Under the new regulations, which were first announced by Prime Minister Lee Hsien Loong in his National Day Rally speech on August 21, masks will no longer need to be worn indoors. There are two major categories of exceptions. The first is healthcare facilities, residential care homes, and ambulances, in addition to indoor premises within hospitals and polyclinics. Masks also need to be worn on public transport, including trains, MRT carriages, public buses, and indoor public transport facilities, such as MRT platforms and boarding areas within bus interchanges.

“The reason is that, we have identified areas where essential services are being carried out in enclosed, crowded spaces and which are frequently used by vulnerable persons,” Finance Minister Lawrence Wong said in announcing the details of the new policy on August 24.

Along with Singapore’s lifting of an outdoor mask-wearing requirement in March, the move marks the city-state’s step toward living with COVID-19, nearly three years after the first cases of the virus were identified in Wuhan, China.

Since then, Singapore has recorded 1.8 million positive COVID-19 cases and 1,590 deaths from the disease, but has maintained robust masking requirements and other health measures even as many other Southeast Asian nations have returned to the pre-COVID-19 status quo ante.
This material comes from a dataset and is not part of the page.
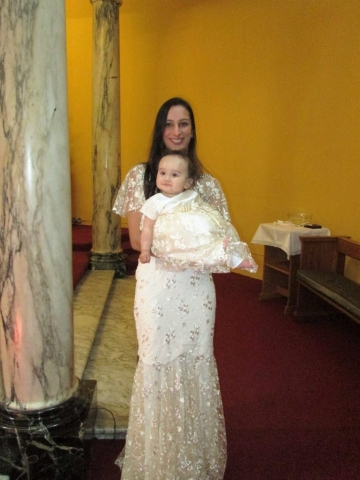 handmade christening gown mother and daughter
In many ways, this adjustment is long overdue, given that some 91.72 percent of the population has been fully vaccinated, while nearly a third of the population has been infected by COVID-19. Health experts told the Straits Times that because the country had survived two surges of the Omicron variant of COVID-19 – one that peaked in February, and another in July – without its healthcare system being overwhelmed, it was ready to scale back restrictions.

Under the package of new regulations, Singapore will now allow non-fully vaccinated travelers quarantine-free travel to the city-state. Visitors who are not fully inoculated will still be required to test negative for COVID-19 within two days prior to their departure for Singapore. However, they will no longer need to serve a 7-day quarantine at home or at their place of residence.

In announcing the details of the new regulations last week, Wong, who is also the co-chair of Singapore’s COVID-19 task force, described the further easing of safety and border measures as a “significant milestone.” But he said the country’s 5.6 million people must still “be mentally prepared for any sudden change because we don’t know how this virus will mutate and what the next variant will look like.”